The fact the hospital administrators were clueless, isn't surprising but it is inexcusable. What are we teaching in MHA programs?
I am afraid if we don't change the incentives to change the way care is delivered, organized, and coordinated reforming healthcare is just rearranging the deck chairs on the Titanic.
Lynn Bailey
Health Economist
Columbia, SC
I practice in McAllen. The answer to why it cost double the national norm is GREED by overutilization. It's not a cultural issue but a moral and ethical one. Providing care is secondary to the revenue generated to provide the care. Everyone in the medical field is aware but deluded in naming it "good business". Many believe they are practicing GOOD MEDICINE by ordering extra procedures. It's good for the patients. Others do it for the higher revenue. Red flagging the overutilizers is one way to curb the high cost of health care in McAllen.

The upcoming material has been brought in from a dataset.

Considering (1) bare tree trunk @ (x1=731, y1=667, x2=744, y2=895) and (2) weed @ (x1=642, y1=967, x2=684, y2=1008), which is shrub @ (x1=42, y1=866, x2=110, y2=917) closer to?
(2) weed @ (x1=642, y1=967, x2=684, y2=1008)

Yes, where is the true "health care reform"? I hardly hear a word about lawyer tort reform, or the cost of medical malpractice insurance. Let's change the standard of care from whether the physician acted like a "reasonable physician"... to to whether the physician was "clearly incompetent" or made "gross errors".
Right now 25% of the cost of health care is eaten up by malpractice insurance, or doctors "overtreating" a patient to protect himself against a lawsuit.
What about allowing nurses more power to treat the 95% of the illnesses that do not need a doctor, but MUST see one to get a prescription. For example, every kid that gets strep throat.
Let's start thinking about solutions, not about how the paper work moves.